**Aufgabenstellung A:** Prüfen Sie, ob die folgenden Aussagen mit dem Textauszug über Relationen übereinstimmen, und belegen Sie jedes Ja oder Nein mit den ausschlaggebenden Worten des Textes als wörtlichem Zitat. (i) Ein Satz ist nur dann eine Relation, wenn das Ausgesagte wirklich ist. (ii) Eine reflexive Relation ergibt, als Vektor umgesetzt, einen Punkt. (iii) Zwei verschiedene Dinge können identisch sein.
**Aufgabenstellung B:** Erläutern Sie in ein bis drei Sätzen anhand des Textauszugs über Relationen, weshalb sich das Geschehen in einem Menschen als Struktur aus Relationen begreifen lässt.
***** Textauszug *****
Relationen können ein- oder mehrstellig sein. Das Schema einer zweistelligen Relation ist: Objekt A – Verb (Tätigkeitswort) – Objekt B – z. B. Der Bär fängt einen Fisch. Dreistellig ist dann etwa: Eva gibt Adam einen Apfel, usw. Alles, was wir sagen können, besteht aus Relationen. Jeder Satz ist eine Relation, gleich ob etwas wirklich oder nur möglich, also nur denkbar ist. Das passende Adjektiv zu «Relation» ist «relational». Alles Geschehen ist relational. Demnach ist auch das Geschehen in einem Menschen relational und lässt sich als eine Struktur aus Relationen begreifen und im Modell darstellen.
  
Die Relation einer Sache zu sich selbst ist eine reflexive Relation. Als Vektor umgesetzt ergibt dies einen Punkt – im Modell auch als Mittelpunkt in einem Kreis oder einer Kugel. Eine zweistellige, reflexive Relation, in der ein Gegenstand zu sich selbst steht, ist in der Logik eine Identität. Zwei verschiedene Dinge können nicht identisch sein, nur es selbst in Relation zu sich selbst kann es – nur es selbst ist in seinen Eigenschaften unverwechselbar.
***** Datensätze *****
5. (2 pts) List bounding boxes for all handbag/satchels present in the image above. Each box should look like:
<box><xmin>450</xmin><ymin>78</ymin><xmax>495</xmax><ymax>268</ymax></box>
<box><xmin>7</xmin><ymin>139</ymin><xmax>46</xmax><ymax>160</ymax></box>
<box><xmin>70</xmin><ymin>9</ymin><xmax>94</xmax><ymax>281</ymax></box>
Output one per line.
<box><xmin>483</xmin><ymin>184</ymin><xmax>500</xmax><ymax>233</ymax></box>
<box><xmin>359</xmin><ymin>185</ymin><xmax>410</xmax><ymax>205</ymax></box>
*****
**Lösung A:**
(i) Nein: „Jeder Satz ist eine Relation, gleich ob etwas wirklich oder nur möglich, also nur denkbar ist.“
(ii) Ja: „Als Vektor umgesetzt ergibt dies einen Punkt“
(iii) Nein: „Zwei verschiedene Dinge können nicht identisch sein“

**Lösung B:** Der Text hält fest, dass alles Geschehen relational ist. Demnach ist auch das Geschehen in einem Menschen relational. Es lässt sich deshalb als Struktur aus Relationen begreifen und im Modell darstellen.